Stated problem:
Render the entry lines from the line containing "From the picture's" through the line containing "5.04 metres", inclusive, as a Markdown table with the columns Row and Entry line. Number each line in order and leave out blank lines.

---------- Data listing ----------

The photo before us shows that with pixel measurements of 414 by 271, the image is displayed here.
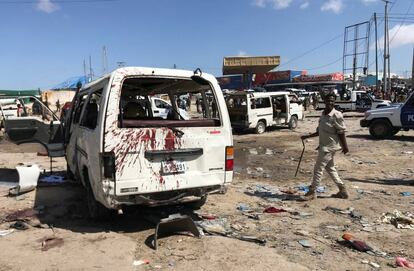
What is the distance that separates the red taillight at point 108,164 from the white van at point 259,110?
1610cm

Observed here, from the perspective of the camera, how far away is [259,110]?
71.9ft

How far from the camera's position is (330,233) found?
614 centimetres

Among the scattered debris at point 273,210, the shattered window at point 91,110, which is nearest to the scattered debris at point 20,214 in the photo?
the shattered window at point 91,110

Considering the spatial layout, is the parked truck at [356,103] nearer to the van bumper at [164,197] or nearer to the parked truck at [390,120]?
the parked truck at [390,120]

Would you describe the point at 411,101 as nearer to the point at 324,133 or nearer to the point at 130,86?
the point at 324,133

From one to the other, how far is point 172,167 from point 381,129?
48.1 ft

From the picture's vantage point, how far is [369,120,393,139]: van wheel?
18.4m

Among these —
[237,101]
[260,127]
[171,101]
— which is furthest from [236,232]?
[237,101]

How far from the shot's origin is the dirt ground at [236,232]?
5.04 metres

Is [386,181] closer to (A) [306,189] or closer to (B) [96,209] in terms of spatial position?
(A) [306,189]

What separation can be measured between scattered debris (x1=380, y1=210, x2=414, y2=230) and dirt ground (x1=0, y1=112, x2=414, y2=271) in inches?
4.5

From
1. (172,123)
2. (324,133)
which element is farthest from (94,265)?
(324,133)

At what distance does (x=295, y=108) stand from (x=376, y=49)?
94.1ft

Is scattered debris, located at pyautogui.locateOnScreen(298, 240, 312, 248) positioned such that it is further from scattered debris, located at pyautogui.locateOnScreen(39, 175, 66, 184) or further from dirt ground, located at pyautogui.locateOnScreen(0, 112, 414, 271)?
scattered debris, located at pyautogui.locateOnScreen(39, 175, 66, 184)
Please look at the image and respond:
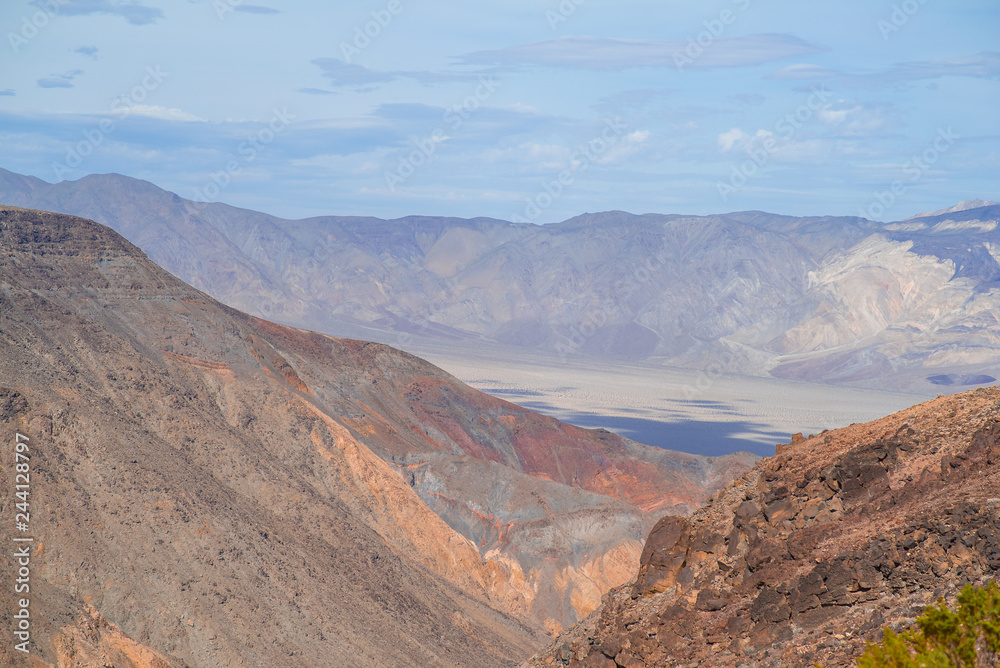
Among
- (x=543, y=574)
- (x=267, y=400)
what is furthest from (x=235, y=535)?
(x=543, y=574)

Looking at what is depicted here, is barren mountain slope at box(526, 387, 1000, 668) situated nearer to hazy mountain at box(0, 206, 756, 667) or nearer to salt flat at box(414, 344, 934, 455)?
hazy mountain at box(0, 206, 756, 667)

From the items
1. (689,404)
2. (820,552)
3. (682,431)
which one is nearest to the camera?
(820,552)

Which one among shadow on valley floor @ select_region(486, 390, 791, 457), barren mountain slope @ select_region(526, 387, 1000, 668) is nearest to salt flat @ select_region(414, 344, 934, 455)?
shadow on valley floor @ select_region(486, 390, 791, 457)

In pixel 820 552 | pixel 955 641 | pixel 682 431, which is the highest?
pixel 955 641

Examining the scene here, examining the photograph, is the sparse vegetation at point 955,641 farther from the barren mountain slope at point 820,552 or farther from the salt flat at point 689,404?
the salt flat at point 689,404

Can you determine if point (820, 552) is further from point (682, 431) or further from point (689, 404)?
point (689, 404)

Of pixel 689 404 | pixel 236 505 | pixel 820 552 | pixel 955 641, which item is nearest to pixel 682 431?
pixel 689 404
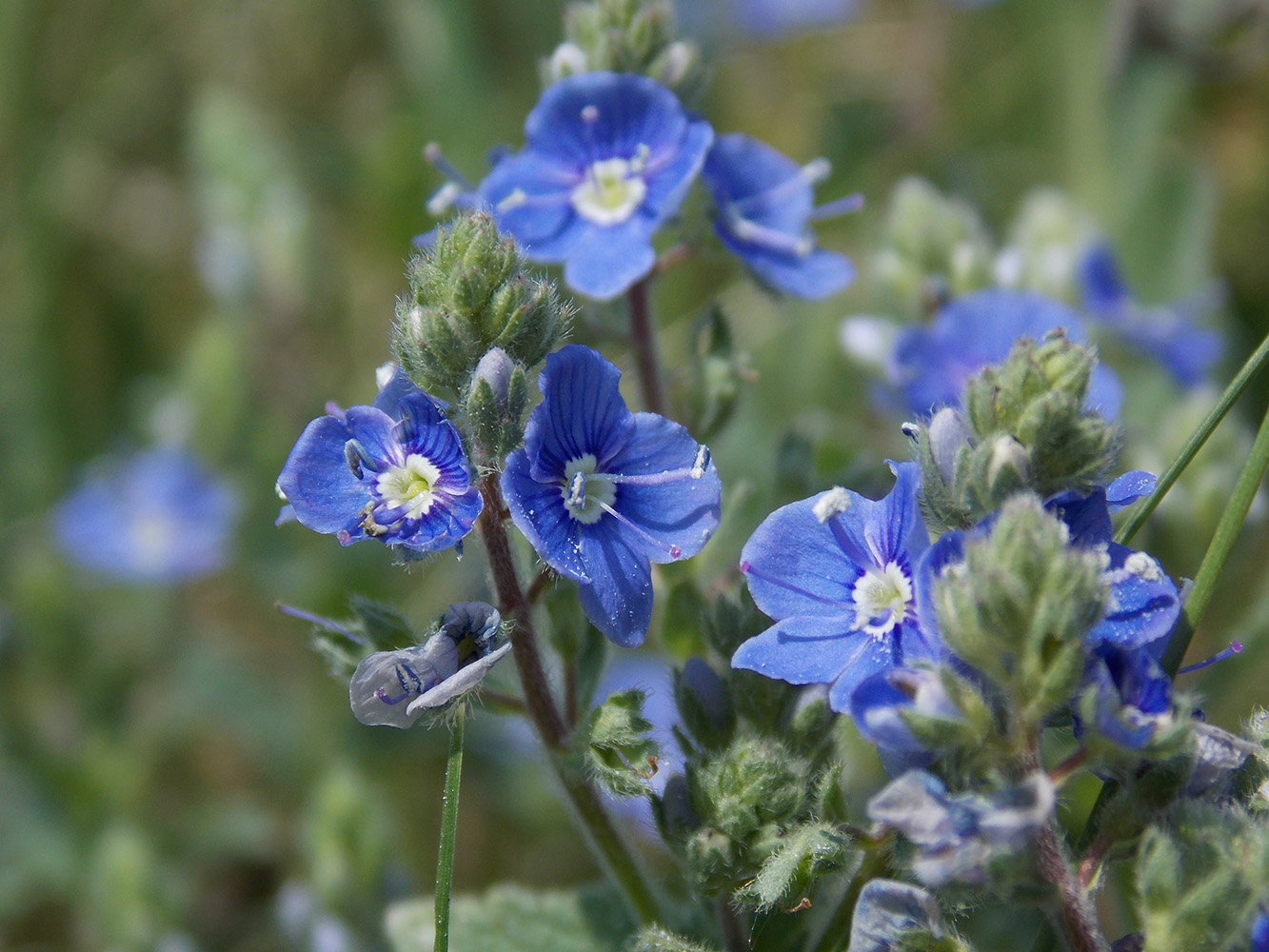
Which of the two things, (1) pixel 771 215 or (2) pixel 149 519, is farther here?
(2) pixel 149 519

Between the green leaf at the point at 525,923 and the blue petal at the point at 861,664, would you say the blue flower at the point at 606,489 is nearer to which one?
the blue petal at the point at 861,664

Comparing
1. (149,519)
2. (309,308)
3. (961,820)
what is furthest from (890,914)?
(149,519)

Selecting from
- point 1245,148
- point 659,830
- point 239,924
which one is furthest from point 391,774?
point 1245,148

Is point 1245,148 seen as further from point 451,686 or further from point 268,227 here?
point 451,686

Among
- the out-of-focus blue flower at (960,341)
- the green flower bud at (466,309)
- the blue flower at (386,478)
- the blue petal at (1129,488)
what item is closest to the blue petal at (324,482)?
the blue flower at (386,478)

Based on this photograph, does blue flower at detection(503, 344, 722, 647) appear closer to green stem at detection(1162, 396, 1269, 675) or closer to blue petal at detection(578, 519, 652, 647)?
blue petal at detection(578, 519, 652, 647)

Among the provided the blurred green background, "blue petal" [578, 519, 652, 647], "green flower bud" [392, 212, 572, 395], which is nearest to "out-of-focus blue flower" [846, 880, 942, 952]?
"blue petal" [578, 519, 652, 647]

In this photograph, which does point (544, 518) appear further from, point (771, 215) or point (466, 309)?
point (771, 215)
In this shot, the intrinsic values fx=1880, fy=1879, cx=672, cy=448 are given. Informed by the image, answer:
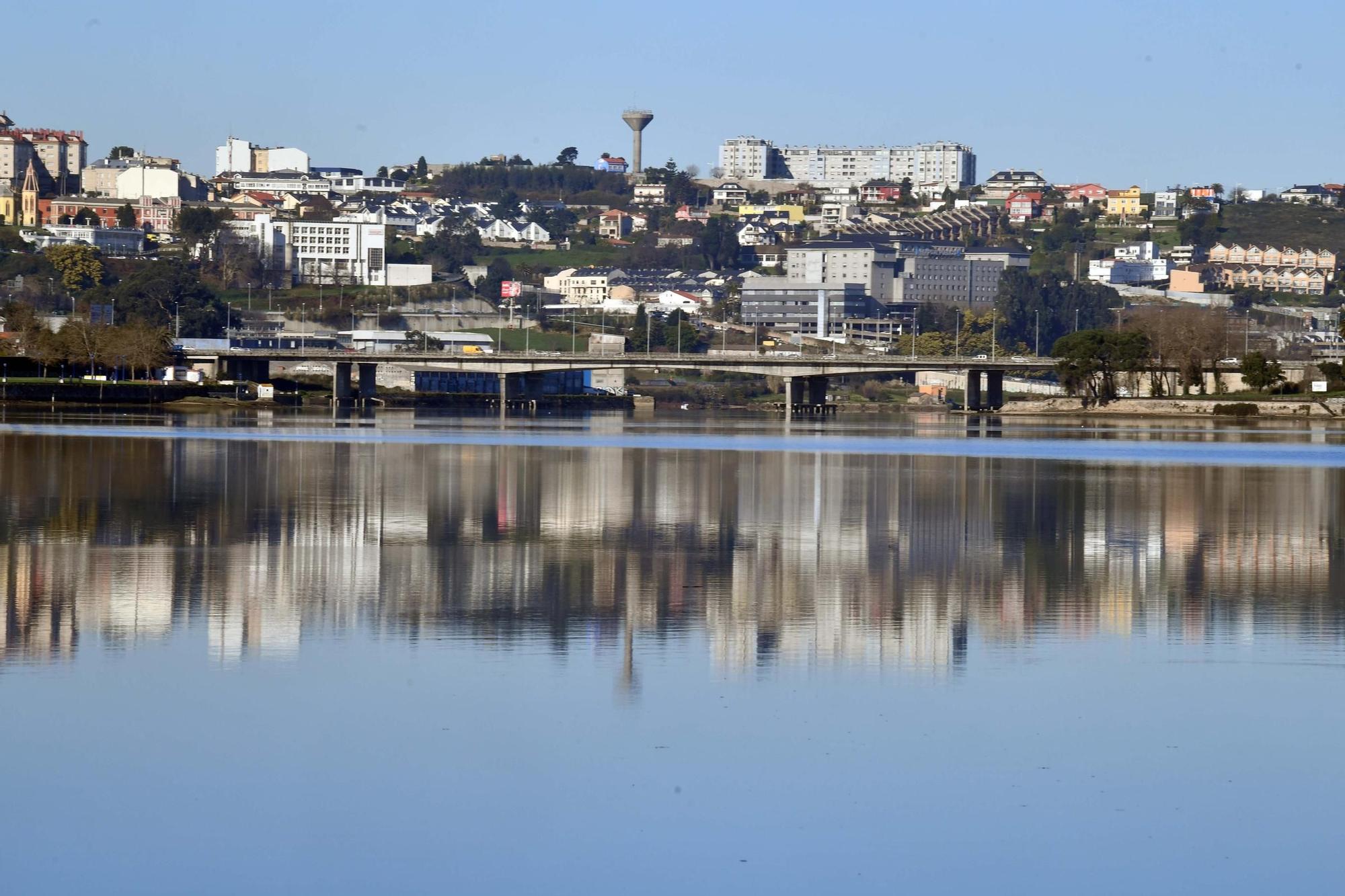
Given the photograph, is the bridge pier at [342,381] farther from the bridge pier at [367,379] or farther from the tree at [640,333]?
the tree at [640,333]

----------

Answer to this task:
| Row | Entry line |
|---|---|
| 1 | From the picture's vantage point, how far is [369,120,393,139]: van wheel? |
| 2 | 18.4m |
| 3 | Among these — |
| 4 | [237,101] |
| 5 | [260,127] |
| 6 | [171,101] |
| 7 | — which is furthest from [236,232]? |
| 8 | [237,101] |
| 9 | How far from the shot's origin is the dirt ground at [236,232]? |
| 10 | 5.04 metres |